INPUT DATA:
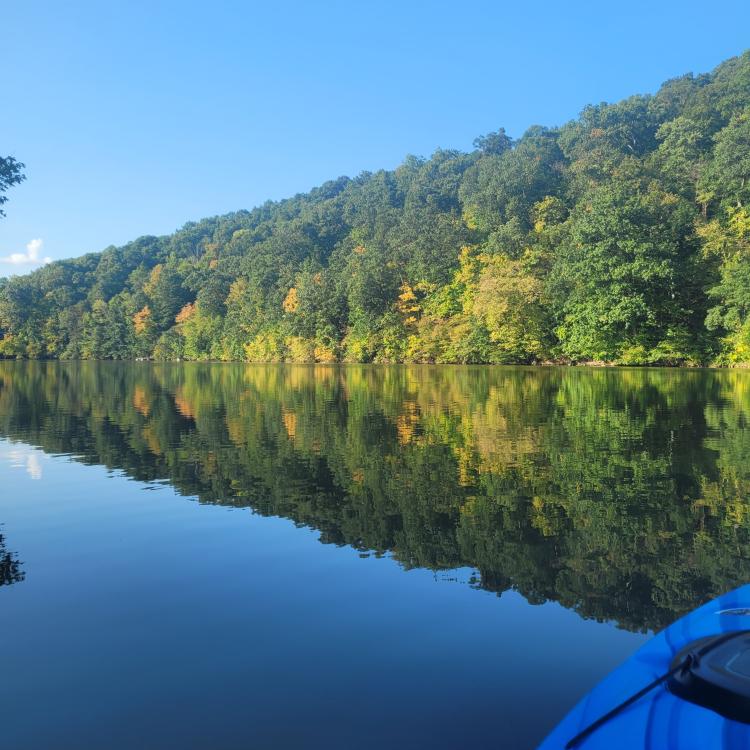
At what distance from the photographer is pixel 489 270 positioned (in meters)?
56.5

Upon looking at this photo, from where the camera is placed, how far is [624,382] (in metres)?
30.6

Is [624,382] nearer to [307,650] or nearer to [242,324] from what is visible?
[307,650]

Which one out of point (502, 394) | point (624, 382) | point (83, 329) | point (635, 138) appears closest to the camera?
point (502, 394)

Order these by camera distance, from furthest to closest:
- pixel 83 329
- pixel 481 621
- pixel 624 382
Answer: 1. pixel 83 329
2. pixel 624 382
3. pixel 481 621

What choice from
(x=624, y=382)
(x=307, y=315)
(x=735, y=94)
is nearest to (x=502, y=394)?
(x=624, y=382)

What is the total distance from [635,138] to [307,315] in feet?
147

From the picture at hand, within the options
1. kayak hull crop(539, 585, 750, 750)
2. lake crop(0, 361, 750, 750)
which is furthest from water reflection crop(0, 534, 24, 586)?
kayak hull crop(539, 585, 750, 750)

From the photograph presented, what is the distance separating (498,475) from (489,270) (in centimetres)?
4808

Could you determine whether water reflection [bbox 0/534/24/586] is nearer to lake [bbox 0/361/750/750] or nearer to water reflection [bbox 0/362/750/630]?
lake [bbox 0/361/750/750]

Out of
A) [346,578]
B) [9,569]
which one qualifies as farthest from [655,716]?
[9,569]

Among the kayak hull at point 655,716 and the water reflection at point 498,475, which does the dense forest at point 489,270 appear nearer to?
the water reflection at point 498,475

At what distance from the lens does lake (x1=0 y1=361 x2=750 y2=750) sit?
3949mm

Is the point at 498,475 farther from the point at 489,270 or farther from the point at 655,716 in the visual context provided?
Result: the point at 489,270

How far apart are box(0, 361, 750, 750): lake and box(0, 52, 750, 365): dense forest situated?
34.1 m
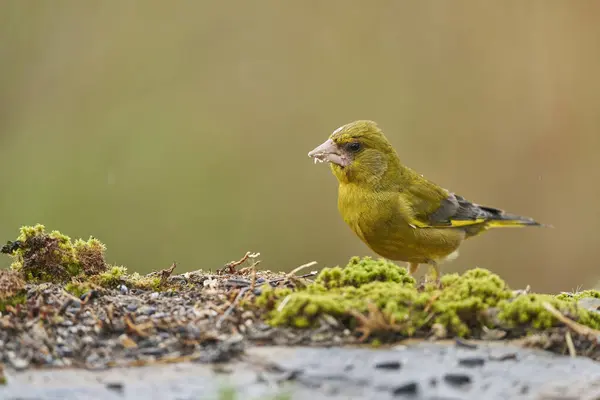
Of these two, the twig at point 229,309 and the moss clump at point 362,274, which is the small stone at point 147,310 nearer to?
the twig at point 229,309

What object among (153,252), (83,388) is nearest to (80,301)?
(83,388)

TASK OBJECTIVE:
Copy out every row above, swapping each "dense forest" for "woodland" and changing nothing else. Leave the pictures out of your copy.

SOLUTION:
At what distance from the photographer is pixel 489 270 positioned (in meters)?
56.5

Upon looking at this photo, from where the camera is placed, how far is [624,382] (in metres)?
30.6

Is [624,382] nearer to [307,650] or nearer to [242,324] from what is visible?
[307,650]

Which one out of point (502, 394) | point (624, 382) | point (83, 329) | point (635, 138) appears closest to the camera?
point (502, 394)

Order these by camera distance, from furthest to closest:
- pixel 83 329
- pixel 481 621
- pixel 624 382
Answer: 1. pixel 83 329
2. pixel 624 382
3. pixel 481 621

What choice from
(x=624, y=382)
(x=307, y=315)
(x=735, y=94)
is nearest to (x=502, y=394)?
(x=624, y=382)

What is the total distance from [635,138] to [307,315] in feet?
147

From the picture at hand, within the options
1. kayak hull crop(539, 585, 750, 750)
2. lake crop(0, 361, 750, 750)
which is furthest from water reflection crop(0, 534, 24, 586)?
kayak hull crop(539, 585, 750, 750)

From the photograph presented, what is the distance separating (498,475) from (489,270) (in centimetres)?
4808

Could you determine whether water reflection [bbox 0/534/24/586] is nearer to lake [bbox 0/361/750/750] or nearer to water reflection [bbox 0/362/750/630]?
lake [bbox 0/361/750/750]

Out of
A) [346,578]
B) [9,569]
which one qualifies as farthest from [655,716]?
[9,569]

Among the kayak hull at point 655,716 and the water reflection at point 498,475, which does the woodland at point 489,270 appear nearer to?
the water reflection at point 498,475

At what distance from the lens does lake (x1=0 y1=361 x2=750 y2=750) sit?
3949mm

Is the point at 498,475 farther from the point at 489,270 or farther from the point at 655,716 in the visual context provided?
Result: the point at 489,270

How far apart are box(0, 361, 750, 750): lake and box(0, 52, 750, 365): woodland situated?
34.1 m
Of these two, the twig at point 229,309 and the moss clump at point 362,274, which is the small stone at point 147,310 nearer to?
the twig at point 229,309

What object among (153,252), (83,388) is nearest to (80,301)?
(83,388)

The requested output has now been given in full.